To address this, in accordance with the Employee Retirement Income Security Act of 1974 (ERISA), the hospital then prevailed upon the patient who might be subject to the balance of the charges not covered by their plan to execute an Authorized Representative designation so that the hospital could obtain the document in question to see if such a limitation really existed. The patient signed the form and the form was submitted to the employer’s representative at the TPA to request a copy of the Summary Plan Description. The TPA representative then advised the Plan Administrator at the Employer Human Resources department not to comply. I am certain that had we been able to obtain the document, that no such specific limitation existed on the date of service. In fact, under ERISA if they refuse to comply or delay, the Plan Administrator can be held liable for $110 per day for every day after the thirtieth day from the date of the request owed to the Authorized Representative (the hospital). The cost to do this for just this one case in time, staff and lost opportunity from not having the case was several thousand dollars.

The PPO network representative claimed he had no knowledge that the above had occurred. I maintain that he brought them to the table to enjoy the discount from the hospital, therefore it was his responsibility to see that they followed the contract as it was negotiated. I also told him that I did not want any more business like this. “Thanks, but no thanks…we’ve had our fill of those wonderful opportunities.”

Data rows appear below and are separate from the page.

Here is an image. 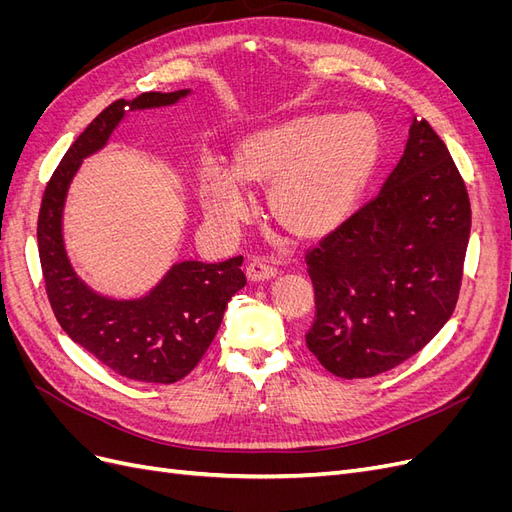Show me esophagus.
Returning <instances> with one entry per match:
<instances>
[{"label":"esophagus","mask_w":512,"mask_h":512,"mask_svg":"<svg viewBox=\"0 0 512 512\" xmlns=\"http://www.w3.org/2000/svg\"><path fill=\"white\" fill-rule=\"evenodd\" d=\"M245 275H247V280H250V282H265V280H271V277L277 275V269L265 258H252L250 262H247Z\"/></svg>","instance_id":"34e87169"}]
</instances>
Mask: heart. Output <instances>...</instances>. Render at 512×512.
<instances>
[{"label": "heart", "mask_w": 512, "mask_h": 512, "mask_svg": "<svg viewBox=\"0 0 512 512\" xmlns=\"http://www.w3.org/2000/svg\"><path fill=\"white\" fill-rule=\"evenodd\" d=\"M384 136L367 113H303L267 123L232 145L228 168L200 166L205 218L235 228L250 215L245 188H266L271 220L286 235L318 241L359 207L382 160Z\"/></svg>", "instance_id": "heart-1"}]
</instances>
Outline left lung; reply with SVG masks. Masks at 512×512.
<instances>
[{
	"label": "left lung",
	"mask_w": 512,
	"mask_h": 512,
	"mask_svg": "<svg viewBox=\"0 0 512 512\" xmlns=\"http://www.w3.org/2000/svg\"><path fill=\"white\" fill-rule=\"evenodd\" d=\"M472 211L442 138L421 117L380 194L307 254V348L339 378H371L425 348L453 316Z\"/></svg>",
	"instance_id": "1"
}]
</instances>
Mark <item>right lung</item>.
Segmentation results:
<instances>
[{"instance_id":"1","label":"right lung","mask_w":512,"mask_h":512,"mask_svg":"<svg viewBox=\"0 0 512 512\" xmlns=\"http://www.w3.org/2000/svg\"><path fill=\"white\" fill-rule=\"evenodd\" d=\"M190 94L192 89L147 91L104 108L59 162L38 215L46 294L61 329L115 374L138 382L173 384L198 365L220 329L228 301L245 286L243 256L211 265L175 262L143 297H106L87 286L72 267L64 243V207L83 160L106 147L126 113L173 106Z\"/></svg>"}]
</instances>
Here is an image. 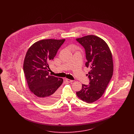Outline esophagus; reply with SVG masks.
I'll return each instance as SVG.
<instances>
[{
	"label": "esophagus",
	"instance_id": "1",
	"mask_svg": "<svg viewBox=\"0 0 134 134\" xmlns=\"http://www.w3.org/2000/svg\"><path fill=\"white\" fill-rule=\"evenodd\" d=\"M65 80L67 82H68V83H70V82H73V80H70V79H67V78H66L65 79Z\"/></svg>",
	"mask_w": 134,
	"mask_h": 134
}]
</instances>
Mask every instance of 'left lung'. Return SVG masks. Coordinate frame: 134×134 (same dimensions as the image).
I'll use <instances>...</instances> for the list:
<instances>
[{"label": "left lung", "mask_w": 134, "mask_h": 134, "mask_svg": "<svg viewBox=\"0 0 134 134\" xmlns=\"http://www.w3.org/2000/svg\"><path fill=\"white\" fill-rule=\"evenodd\" d=\"M76 40L85 49V66L90 69L86 75L89 85L83 84L76 94L83 102L90 103L102 97L112 77V55L105 42L96 36L88 35Z\"/></svg>", "instance_id": "1"}]
</instances>
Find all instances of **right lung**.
<instances>
[{
  "label": "right lung",
  "instance_id": "obj_1",
  "mask_svg": "<svg viewBox=\"0 0 134 134\" xmlns=\"http://www.w3.org/2000/svg\"><path fill=\"white\" fill-rule=\"evenodd\" d=\"M65 40L46 39L34 43L29 49L24 62V72L29 87L39 102L50 105L59 97L61 78L49 75L48 63L56 55Z\"/></svg>",
  "mask_w": 134,
  "mask_h": 134
}]
</instances>
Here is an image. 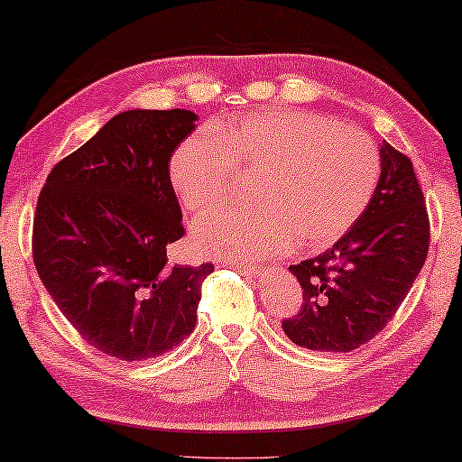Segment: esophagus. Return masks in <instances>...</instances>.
Here are the masks:
<instances>
[{"instance_id": "esophagus-1", "label": "esophagus", "mask_w": 462, "mask_h": 462, "mask_svg": "<svg viewBox=\"0 0 462 462\" xmlns=\"http://www.w3.org/2000/svg\"><path fill=\"white\" fill-rule=\"evenodd\" d=\"M221 263L226 268H236L237 272H244V274H260L263 270L262 266H255V263H244V262H233V260H225Z\"/></svg>"}]
</instances>
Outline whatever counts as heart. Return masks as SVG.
I'll use <instances>...</instances> for the list:
<instances>
[{
	"instance_id": "heart-1",
	"label": "heart",
	"mask_w": 462,
	"mask_h": 462,
	"mask_svg": "<svg viewBox=\"0 0 462 462\" xmlns=\"http://www.w3.org/2000/svg\"><path fill=\"white\" fill-rule=\"evenodd\" d=\"M252 178V207L225 208L194 226L207 254L255 260L294 245L323 249L358 221L381 178L374 141L339 120L292 108L249 115L181 141L170 180L194 217Z\"/></svg>"
}]
</instances>
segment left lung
<instances>
[{"label":"left lung","mask_w":462,"mask_h":462,"mask_svg":"<svg viewBox=\"0 0 462 462\" xmlns=\"http://www.w3.org/2000/svg\"><path fill=\"white\" fill-rule=\"evenodd\" d=\"M430 247L426 200L413 163L383 141L373 200L350 231L289 270L302 305L282 321L291 342L317 352H350L381 334L418 278Z\"/></svg>","instance_id":"obj_1"}]
</instances>
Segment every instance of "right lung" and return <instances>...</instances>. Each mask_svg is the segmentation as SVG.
<instances>
[{"instance_id":"add662e5","label":"right lung","mask_w":462,"mask_h":462,"mask_svg":"<svg viewBox=\"0 0 462 462\" xmlns=\"http://www.w3.org/2000/svg\"><path fill=\"white\" fill-rule=\"evenodd\" d=\"M196 118L180 108L120 112L51 170L36 202L32 258L44 289L112 358L162 356L196 325L215 266L170 258L186 233L170 160Z\"/></svg>"}]
</instances>
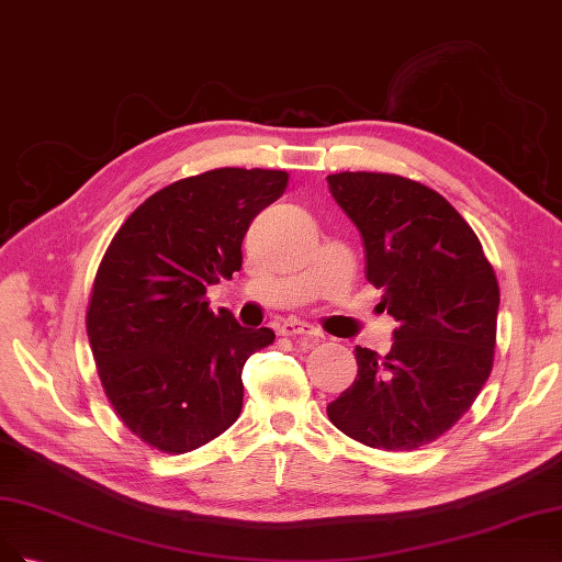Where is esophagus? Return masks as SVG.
<instances>
[{"instance_id":"obj_1","label":"esophagus","mask_w":562,"mask_h":562,"mask_svg":"<svg viewBox=\"0 0 562 562\" xmlns=\"http://www.w3.org/2000/svg\"><path fill=\"white\" fill-rule=\"evenodd\" d=\"M280 334L282 336H305V338H319V329H315L313 324L301 322L296 317H289L280 324Z\"/></svg>"}]
</instances>
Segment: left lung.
<instances>
[{
	"mask_svg": "<svg viewBox=\"0 0 562 562\" xmlns=\"http://www.w3.org/2000/svg\"><path fill=\"white\" fill-rule=\"evenodd\" d=\"M327 182L364 240L367 280L400 322L385 357L355 348V383L327 415L359 443L415 450L462 418L493 371L495 270L472 226L429 187L387 172Z\"/></svg>",
	"mask_w": 562,
	"mask_h": 562,
	"instance_id": "8db88e82",
	"label": "left lung"
}]
</instances>
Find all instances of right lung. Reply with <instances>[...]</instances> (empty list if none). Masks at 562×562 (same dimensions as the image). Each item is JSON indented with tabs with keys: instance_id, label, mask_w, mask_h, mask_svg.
Segmentation results:
<instances>
[{
	"instance_id": "1",
	"label": "right lung",
	"mask_w": 562,
	"mask_h": 562,
	"mask_svg": "<svg viewBox=\"0 0 562 562\" xmlns=\"http://www.w3.org/2000/svg\"><path fill=\"white\" fill-rule=\"evenodd\" d=\"M289 175L216 168L156 191L116 231L90 292L86 331L119 420L139 441L182 456L220 437L243 408V367L270 346L212 313L207 286L243 268L255 216Z\"/></svg>"
}]
</instances>
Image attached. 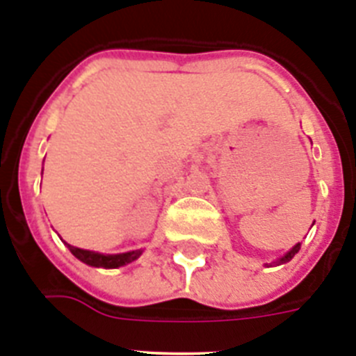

Finally, I pulled our data for a payer report card on this contract. In this, we measure not only the ease of dealing with the contract and its recognized payers, but also problems like the above and the timeliness, accuracy and paid-to-billed ratios from the top 10 payers and employers on this contract. We not only measure how the payer pays, but also qualitatively how the plan members pay their coinsurance and deductibles. Do those amounts go to bad debt? Is the hospital’s cost to collect low or high? Do they go to an outside collection agency that then receives 28 percent of the amount they are able to collect?

So here’s the bottom line:

1. What did they spend last few years? Is there an anticipated change? Fewer episodes of care? Fewer benefits? Lower percentage of plan responsibility (higher deductibles and co-insurance)?

2. Of what they spent, how were they as a trading partner? Did the hospital have to commit time and staff resources to enforce the contract? Those costs should be translated to dollars and added to the negotiated discount to see the true “discount” effect.

3. How did the plan members honor their cost share responsibility? Any write offs, collection service fees, or additional discounts should be applied to the net contract performance.

Maria K. Todd, MHA PhD, is (www.mariatodd.com) is a consultant, speaker, author and health care industry thought leader who specializes in managed care contracting. She’s the author of The Managed Care Contracting Handbook, 2nd edition and the Physician Employment Contract Handbook (1999).

Editor’s Note: This gives a good behind the scene look at PPO negotiating skills. A good negotiator takes a position of strength, not weakness. We think the above scenario is common and par for the course. Who do you think is negotiating from a position of strength?  We think that the one holding the check book should be the one with more clout, but unfortunately in our current healthcare system that does not seem to be the case.